When asked about North Korea's plans to fire a missile, Lt. Col. Nam said he didn't know anything specific, adding with a chuckle, "That's a national secret, top secret among secrets.
"But we have made it clear: Our army is capable of striking any place on earth."
As diplomats in the region conferred about how to bring down the tension and rein in an increasingly belligerent Pyongyang, Nam and Col. Kim reiterated in separate interviews this week that North Koreans want peace. But they said North Korea will not give up its nuclear weapons, seen here as a necessary deterrence against the powerful "American imperialists."
"We want to live peacefully and happily, but we will not sit by for one second if we are provoked," said Kim, whose job involves telling tourists about a concrete wall that the North says the South built in the late 1970s just south of the DMZ. North Korea considers the structure an affront to the goal of reunification.
"If a (nuclear) war breaks out, the death and destruction would be heartbreaking," Kim said. "But we may have no other course but to defend ourselves if we are provoked."
It remains unclear how far North Korea's nuclear weapons program has progressed in the years since six-nation negotiations to provide aid in exchange for nuclear disarmament fell apart in 2009. After pledging to mothball its plutonium-processing plant in 2008, Pyongyang announced last month that it would restart the facilities and continue enriching uranium, which experts say would provide North Korea with a second way to make atomic bombs.
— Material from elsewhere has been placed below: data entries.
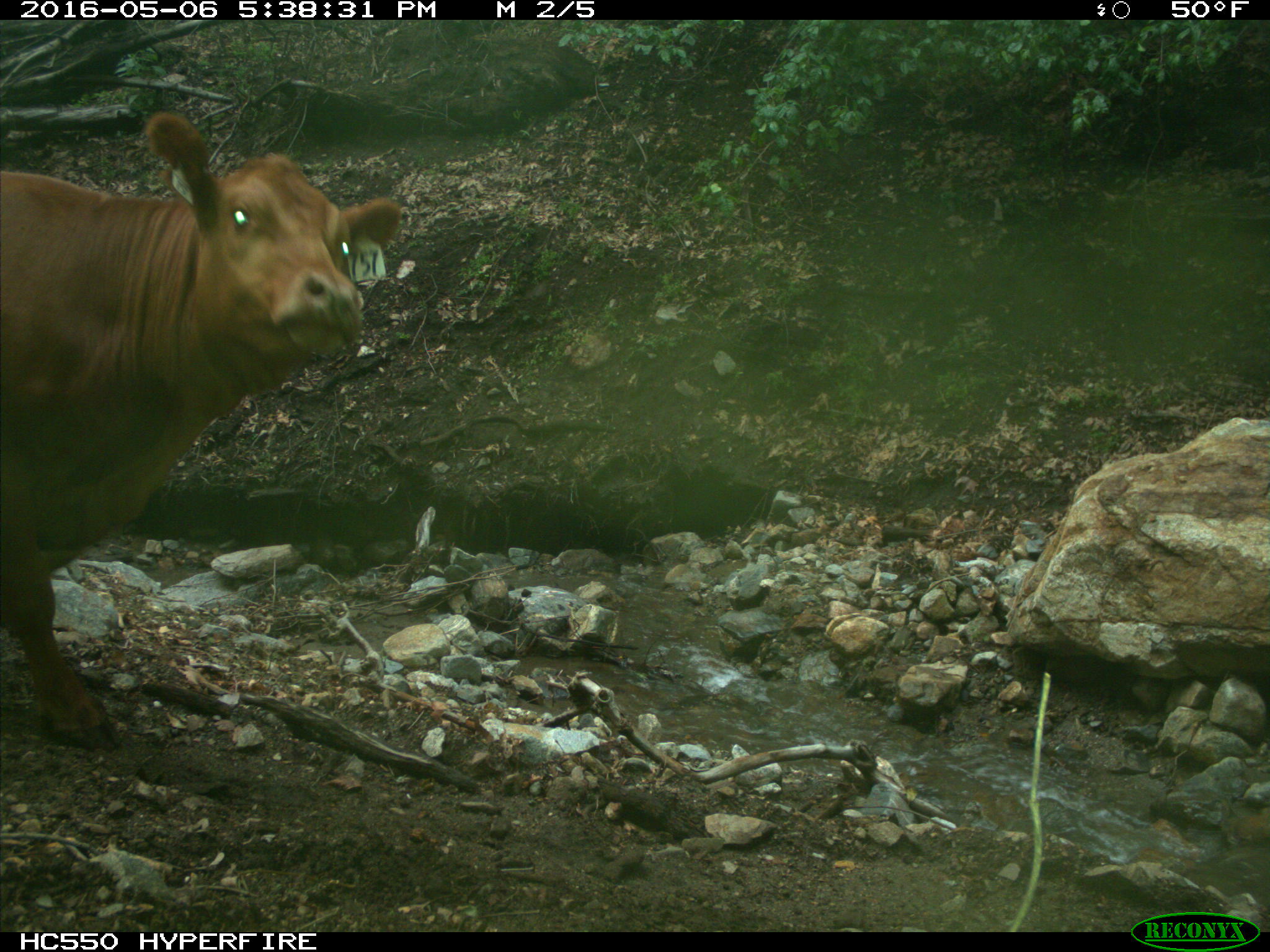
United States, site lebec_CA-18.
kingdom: Animalia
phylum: Chordata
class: Mammalia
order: Artiodactyla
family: Bovidae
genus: Bos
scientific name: Bos taurus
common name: domestic cow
Last month, Kim Jong Un enshrined the pursuit of nuclear weapons, along with building the economy, as key goals for the nation.
Col. Kim, at the lookout point along the DMZ, called nuclear weapons "the lifeblood" of North Korea. "If we don't have nuclear weapons, we'll continue to be threatened by outside forces."
For the moment, however, the labor of many North Korean soldiers is turned to the land. Spring is arriving slowly this year in North Korea, pushing back the crucial planting season by a month. Impoverished North Korea struggles to feed its 24 million people, with the U.N. estimating that two-thirds of the population cope with chronic food shortages.
Farmers in Panmunjom-ri, the North Korean village inside the DMZ, were busy planting rice, cabbage, soybeans and radish in fields surrounded by barbed wire and anti-tank barriers.
Elsewhere, faces flushed and still in their uniforms, men and women soldiers waded into muddy paddies and bent down with fistfuls of spinach to plant.
Around them, red banners fluttered in the wind. One read, "At a breath," a phrase urging North Koreans to work hard. The other read, "Defend to the death."